TEXT BLOCK:
==========

Use caution when enabling this feature, as certain configurations can cause problems.

When an overall project is divided into more than one NPM package, this organizational improvement generally comes with a cost: the various packages often have many duplicate dependencies in their package.json files, and as a result hundreds or thousands of duplicated files in various node_modules directories. By making it easier to manage a project comprised of many NPM packages, Lerna can inadvertently exacerbate this problem.

Fortunately, Lerna also offers a feature to improve the situation - Lerna can reduce the time and space requirements for numerous copies of packages in development and build environments, by "hoisting" dependencies up to the topmost, Lerna-project-level node_modules directory instead.

--hoist is intended to be transparent in use, a runtime optimization that ideally does not require any other modifications to a project. When the --hoist flag is used:

  • Common dependencies will be installed only to the top-level node_modules, and omitted from individual package node_modules.
  • Mostly-common dependencies are still hoisted, but outlier packages with different versions will get a normal, local node_modules installation of the necessary dependencies.
    • In this instance, lerna bootstrap will always use npm install with the --global-style flag, regardless of client configuration.
  • Binaries from those common packages are symlinked to individual package node_modules/.bin directories, so that package.json scripts continue to work unmodified.
  • Well-behaved Node-based software should continue to work unmodified.

Disadvantages with hoisting

Module resolution

The Node module resolution algorithm is recursive: When looking for package A, it looks in a local node_modules/A directory, then in ../node_modules/A, ../../node_modules/A, ../../../node_modules/A, etc.

Tooling that follows this specification can transparently find dependencies which have been hoisted.

Unfortunately, some tooling does not follow the module resolution spec closely, and instead assumes or requires that dependencies are present specifically in the local node_modules directory. To work around this, it is possible to symlink packages from their hoisted top-level location, to individual package node_modules directory. Lerna does not yet do this automatically, and it is recommended instead to work with tool maintainers to migrate to more compatible patterns.

Forgetting dependencies

Lerna will hoist dependencies which are used in multiple projects, even if they are not used in all projects.

As a result, your packages will be able to import or require any of the dependencies that have been hoisted, even if you forgot to specify that dependency in your package's package.json file.

Tests will pass fine, and you may not realise until later, when you try to use this package outside of the monorepo, that some of its dependencies are missing.

(This problem is not specific to lerna. It can also occur as a result of npm's flattening.)

To avoid this problem, we can use the eslint-plugin-import package, which has a rule no-extraneous-dependencies that can warn when an import is made from an unspecified package. It is enabled by default in the 'recommended' config. Otherwise, we should check by hand that all new imports come from packages specified in package.json.

==========

STUDY MATERIAL:
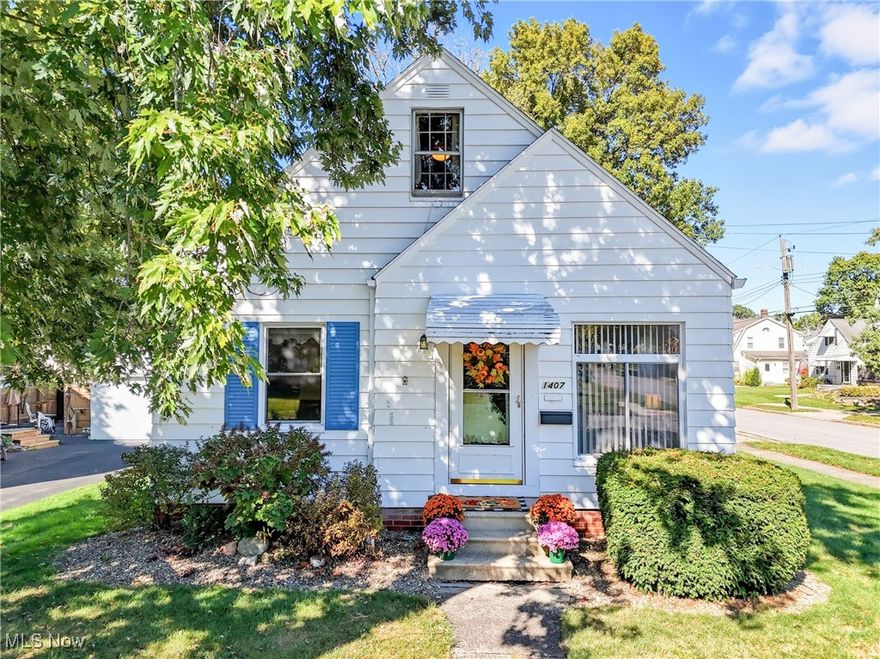 Located in the heart of Cuyahoga Falls, this charming Cape Cod is full of character and ready for its next chapter! Just a short stroll to the lively Front Street district, you’ll love being close to a vibrant mix of restaurants, shops, and entertainment. Scenic Metro Parks, hiking trails, and beautiful waterfall overlooks are also within walking or biking distance—perfect for enjoying the outdoors right in your own neighborhood.

Lovingly owned by the same family for generations, this home sits on a corner lot with a private courtyard patio next to the one-car garage—an ideal spot to relax or entertain. Inside, you’ll find three bedrooms, with two conveniently located on the main level along with the full bath. The living room flows into the dining area and kitchen, creating an open and inviting layout. While the kitchen is clean and functional, it’s ready for your personal touch and updates.

Upstairs, the large second-floor bedroom/bonus space offers endless possibilities—whether you need a private retreat, office, or playroom there is plenty of room! The lower level provides even more living space, with a partially finished basement featuring a vintage bar and half bath, plus an unfinished laundry area (washer and dryer included).

Perfect as a first home, a downsizing opportunity, or an investment property, this sweet Cape Cod has so much potential. Schedule your showing today and see all it has to offer before it’s gone!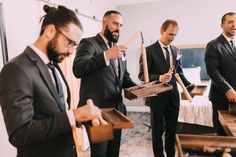 three men in suits are holding wooden boxes and looking at something while another man looks on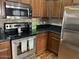 Kitchen with stainless steel appliances and dark wood cabinets at 26015 N 53Rd Dr, Phoenix, AZ 85083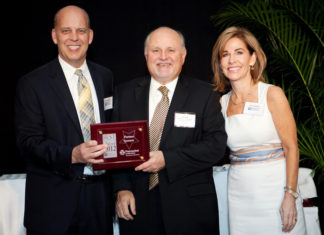 Karl Kozak, Pawtucket Credit Union, (center) with Roger Bergenheim and Nancy Adeszko, PBN / Rupert Whiteley
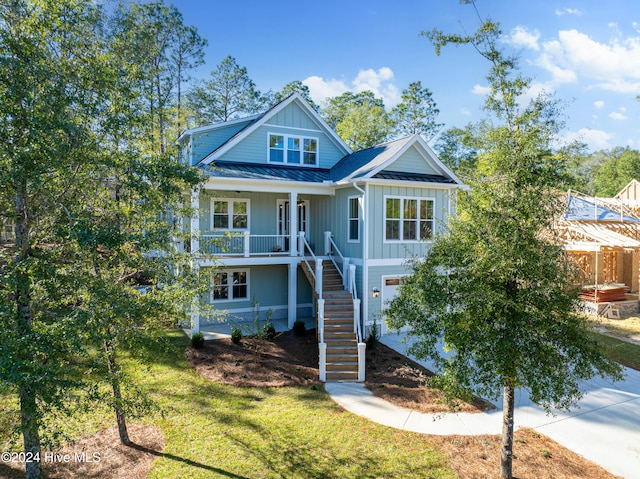 3617 Barnesmore Dr, Castle Hayne, NC 28429 - view of front of property featuring board and batten siding, stairway, covered porch, a standing seam roof, and metal roof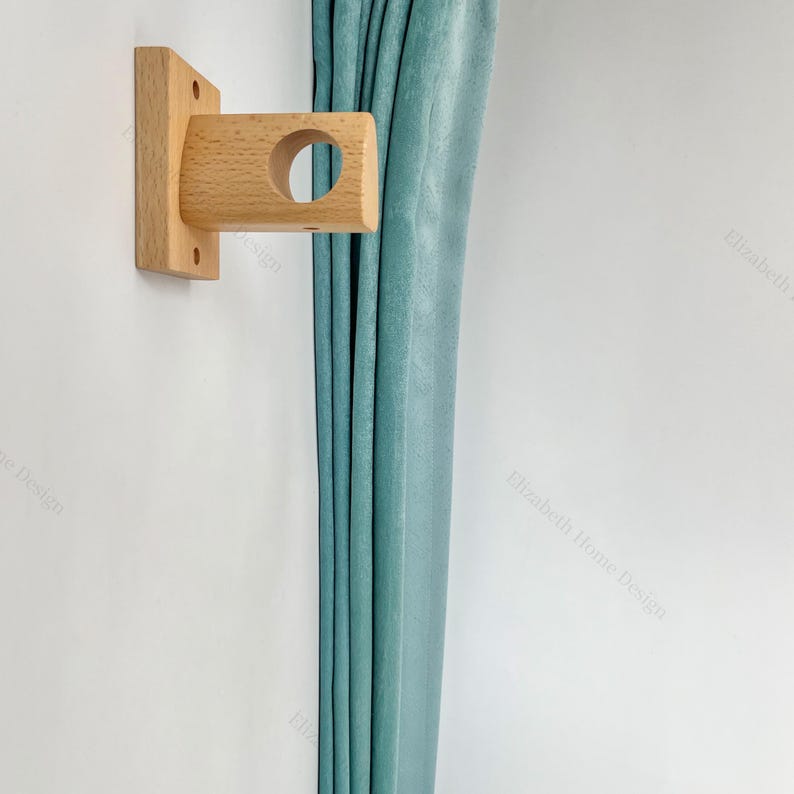 May include: A wooden curtain rod bracket with a round opening for the rod. The bracket is mounted on a white wall and a teal curtain is hanging to the right of the bracket.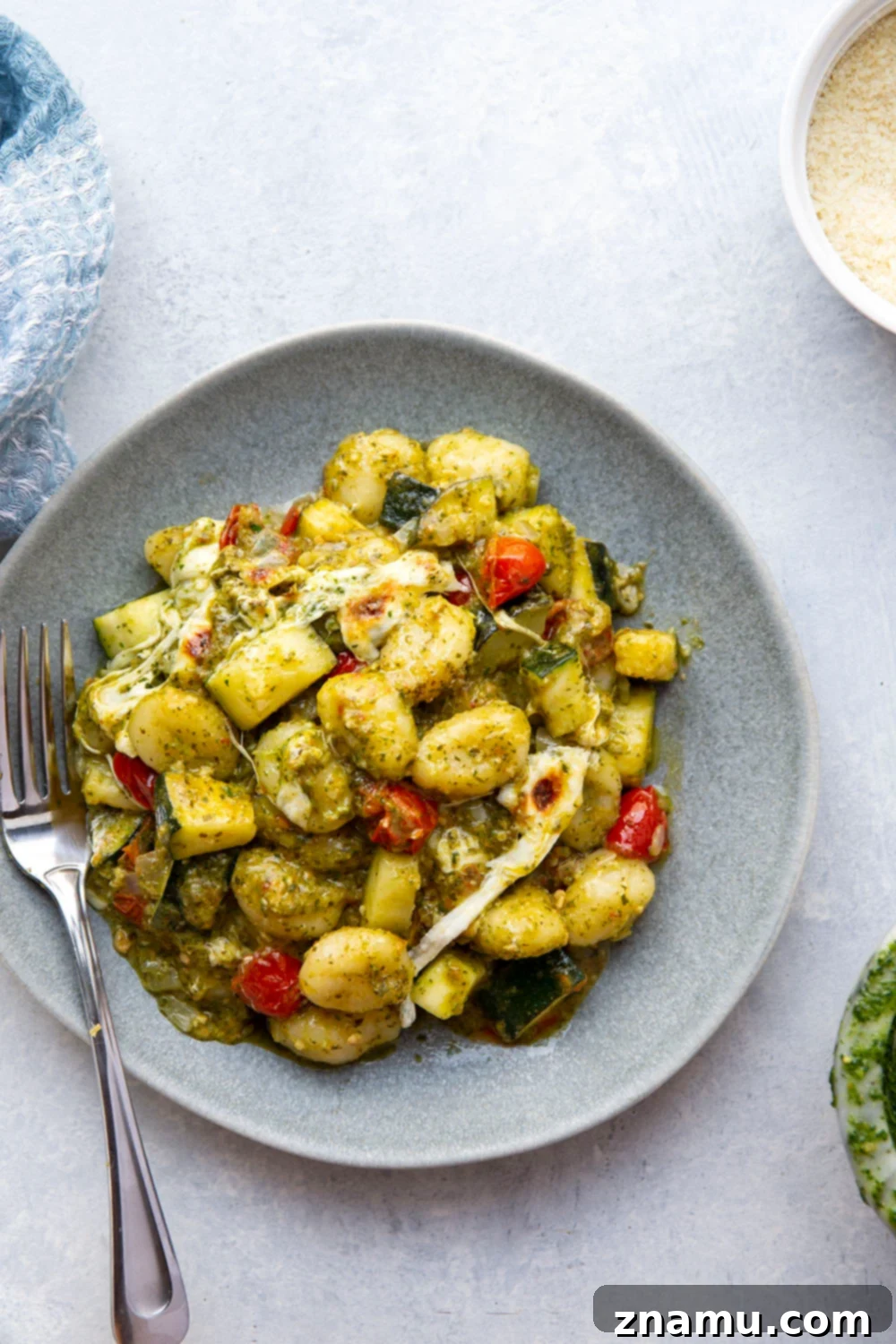 Baked with two kinds of cheese on top with lots of tender zucchini and cherry tomatoes, this cheesy baked pesto gnocchi uses basic pantry ingredients and is ready in under an hour!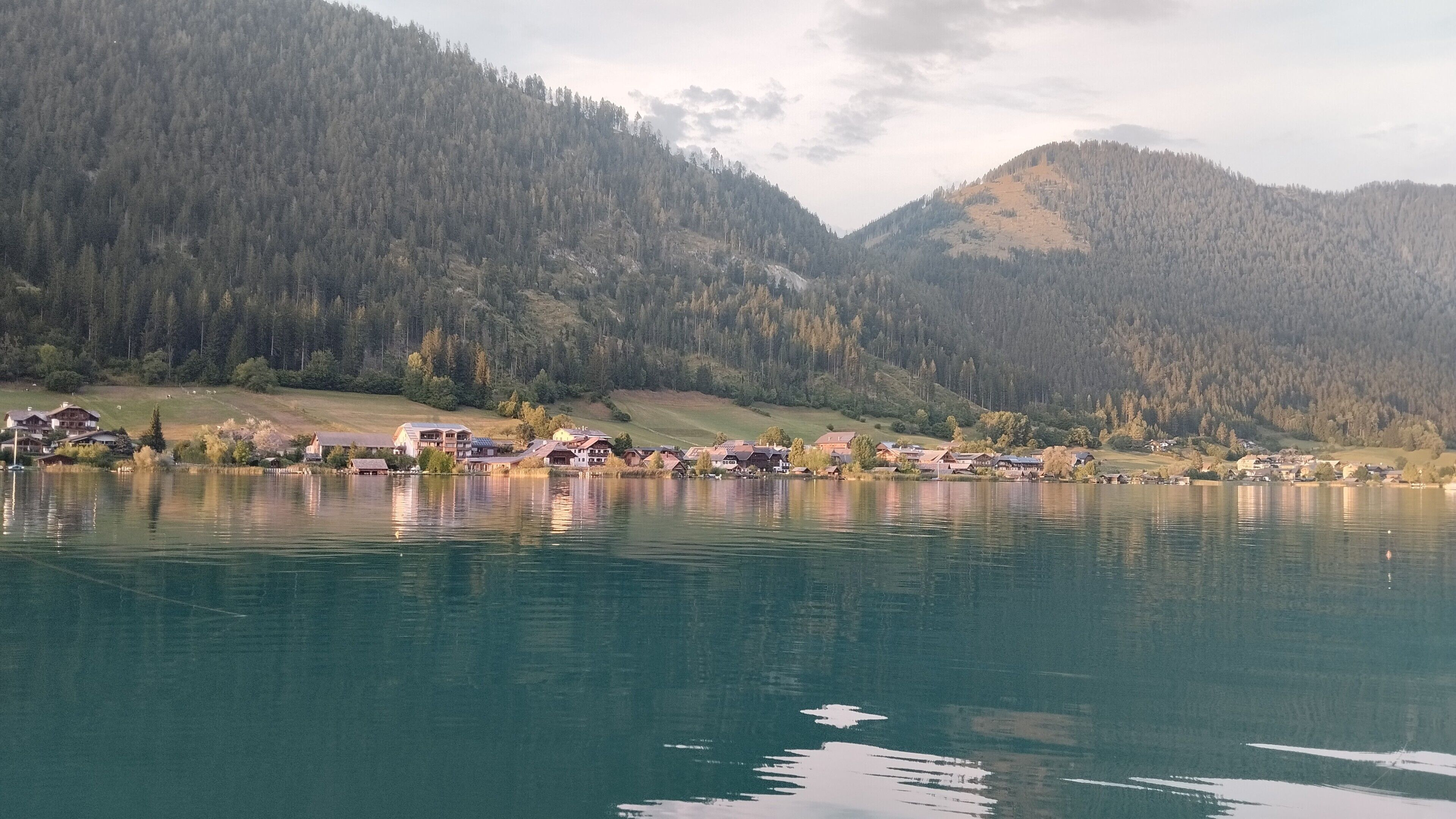A lakeside village with houses along the shore, surrounded by forested hills.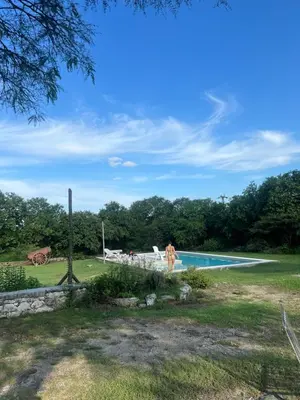 a person standing next to a swimming pool at Estancia Saldañil in Villa Los Aromos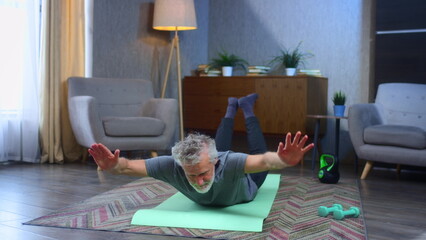 Portrait of a gray-haired senior man with a beard. Doing exercises on fitness mat. Grandfather working out at home in living room. An old man in sportswear makes a plank for the back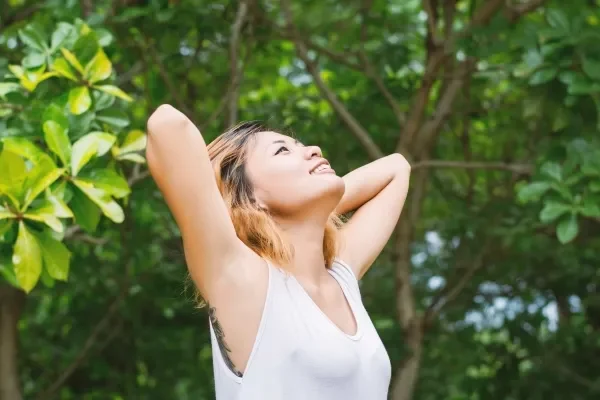 Woman with her hands clasped behind her head breathing in clean air in nature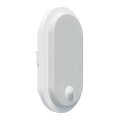 LED Vonkajšie nástenné svietidlo so snímačom pohybu a súmraku OVAL LED/10W/230V IP65 biela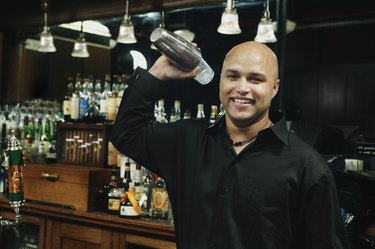 Bartender with cocktail shaker
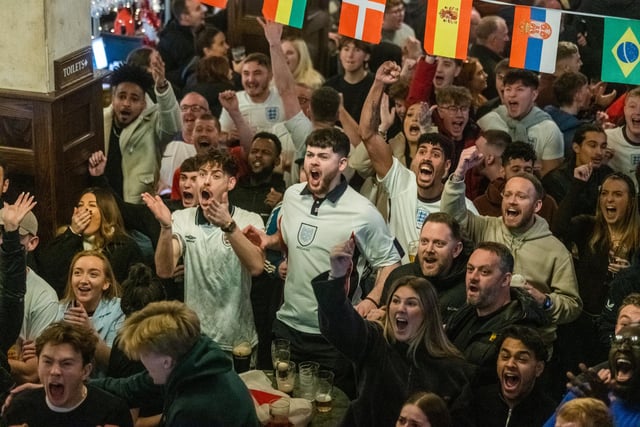 Fans crowded beneath the television screens at Beckett's Bank to watch the Group B opening match.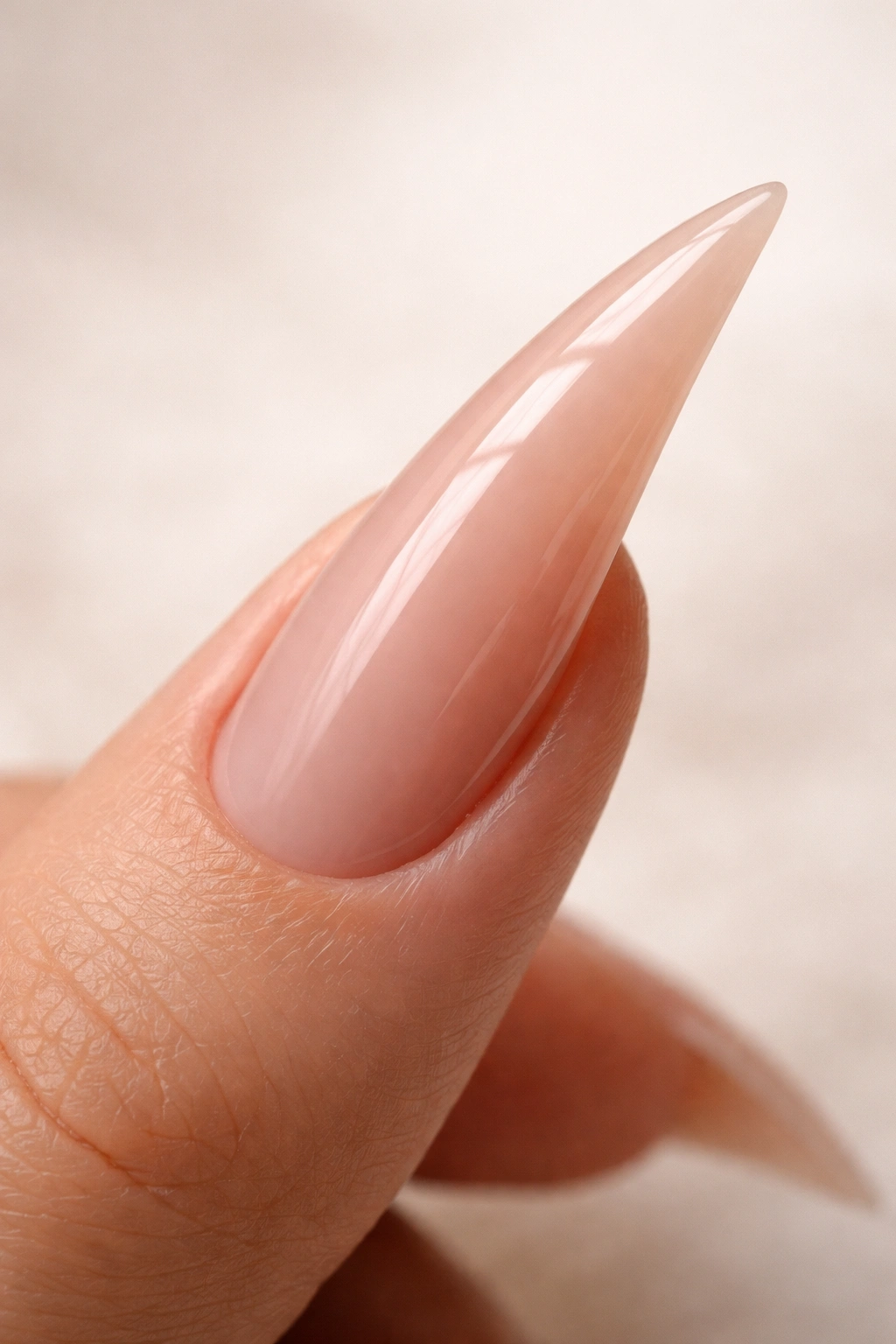 Close-up of a curved stiletto nail with a glossy nude finish and pronounced curve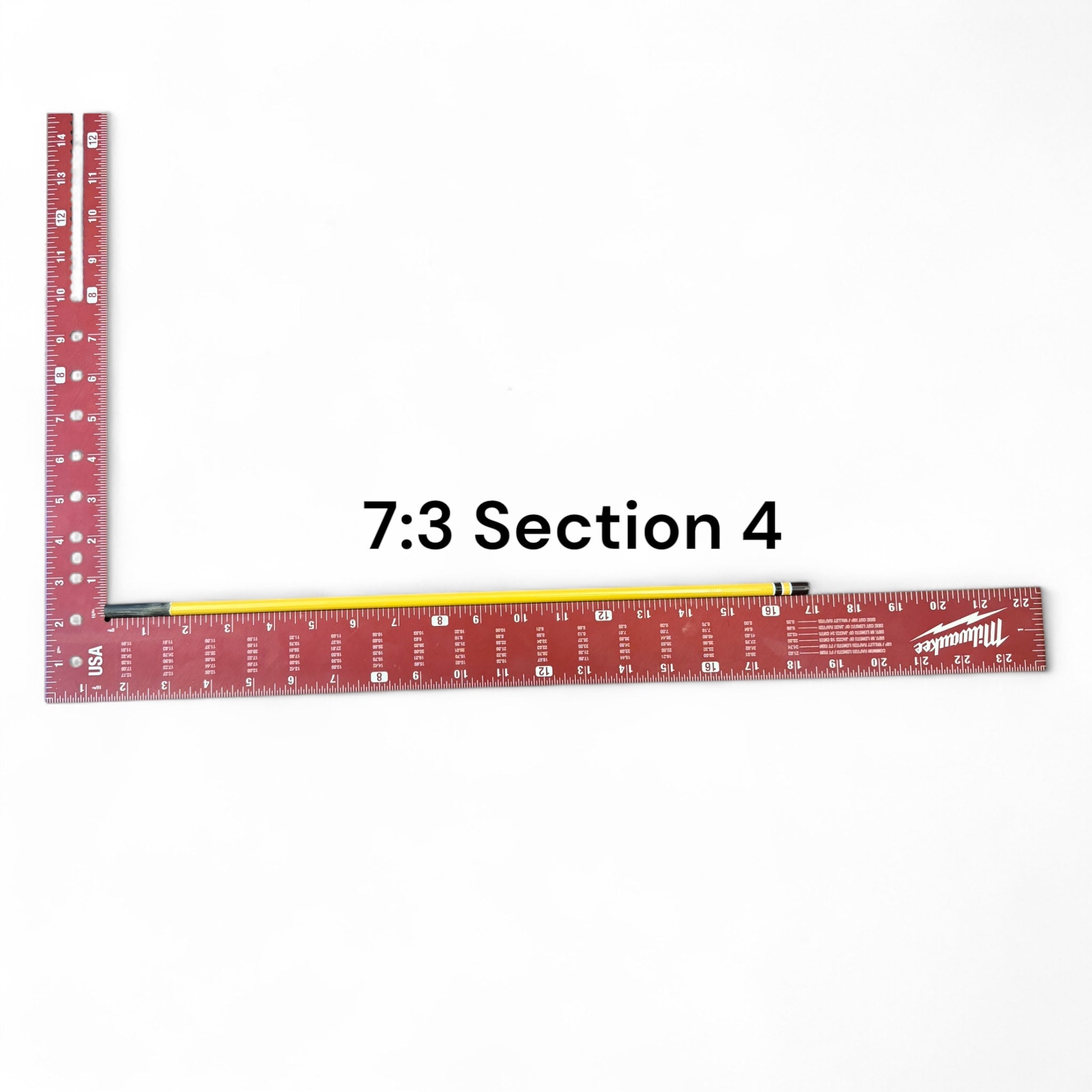 Section 4 of the Middle Fork 7:3 Tenkara Rod by Wasatch Tenkara Rods, displayed with a red measuring square for scale. The rod features yellow carbon fiber construction with brown accent bands.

==========

TASKS TO PERFORM:
[a] In the hoisting text, which rule of the eslint-plugin-import package can warn when an import is made from an unspecified package?
[b] Transcribe the hoisting text between "When an overall" and "node_modules directory instead.", inclusive.
[c] Determine whether each statement agrees with the hoisting text:
(i) Lerna automatically symlinks hoisted packages into each package's node_modules directory.
(ii) For outlier packages with different versions, lerna bootstrap uses npm install with the --global-style flag regardless of client configuration.
(iii) The problem of forgotten dependencies arises only with Lerna.
The listing is not required for any of this work.

TASK-BY-TASK SOLUTIONS:
[a] The rule no-extraneous-dependencies.

[b]
When an overall project is divided into more than one NPM package, this organizational improvement generally comes with a cost: the various packages often have many duplicate dependencies in their package.json files, and as a result hundreds or thousands of duplicated files in various node_modules directories. By making it easier to manage a project comprised of many NPM packages, Lerna can inadvertently exacerbate this problem.

Fortunately, Lerna also offers a feature to improve the situation - Lerna can reduce the time and space requirements for numerous copies of packages in development and build environments, by "hoisting" dependencies up to the topmost, Lerna-project-level node_modules directory instead.

[c]
(i) No: "Lerna does not yet do this automatically"
(ii) Yes: "In this instance, lerna bootstrap will always use npm install with the --global-style flag, regardless of client configuration."
(iii) No: "This problem is not specific to lerna."